Les suppléments de salaire octroyés
en application de l’art. 38 RPAC, relèvent manifestement du pouvoir
discrétionnaire de la municipalité puisqu'ils s'écartent du système de
rémunération et de progression usuel prévu par le RPAC. Partant, dès lors que
les collaborateurs n’y ont aucun droit et compte tenu de leur nature
exceptionnelle, il apparaît douteux qu'une décision de la municipalité refusant
d'accorder ce type de suppléments constitue une décision susceptible de recours.
En l'occurrence, ceci est confirmé par le fait que le refus de la municipalité
n'a pas fait l'objet d'une décision formelle, communiquée par écrit au
recourant. La question de la recevabilité du recours peut toutefois rester
ouverte, ce dernier devant de toute façon être rejeté sur le fond.
3.
L’art. 50 al. 1 de la Constitution fédérale (Cst. ;
RS 101) prévoit que l’autonomie communale est garantie dans les limites fixées
par le droit cantonal. Selon la jurisprudence, une commune bénéficie de la
protection de son autonomie dans les domaines que le droit cantonal ne règle
pas de manière exhaustive, mais laisse en tout ou en partie dans la sphère
communale, lui accordant une liberté de décision importante.

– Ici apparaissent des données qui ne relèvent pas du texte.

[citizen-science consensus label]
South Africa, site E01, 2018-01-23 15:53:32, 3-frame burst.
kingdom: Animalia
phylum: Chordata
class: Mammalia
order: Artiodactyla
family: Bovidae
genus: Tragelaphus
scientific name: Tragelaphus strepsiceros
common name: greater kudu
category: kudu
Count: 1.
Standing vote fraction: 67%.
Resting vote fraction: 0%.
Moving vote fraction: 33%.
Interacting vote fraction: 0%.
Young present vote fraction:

Le domaine
d’autonomie protégé peut consister dans la faculté d’adopter ou d’appliquer des
dispositions de droit communal ou encore dans une certaine liberté dans
l’application du droit fédéral ou cantonal. L’existence et l’étendue de
l’autonomie communale dans une matière concrète sont déterminées
essentiellement par la Constitution et la législation cantonales (ATF 129 I 410
consid. 2.1 p. 412 ss ; 129 I 313 consid. 5.2 p. 320 ; 126 I 133
consid. 2 p. 136).
En droit vaudois, le principe de
l’autonomie communale est repris à l’art. 139 de la constitution du canton de
Vaud du 14 avril 2003 (Cst. VD ; RSV 101.01), qui reconnaît aux communes
une autonomie en particulier en matière d’administration de la commune (let.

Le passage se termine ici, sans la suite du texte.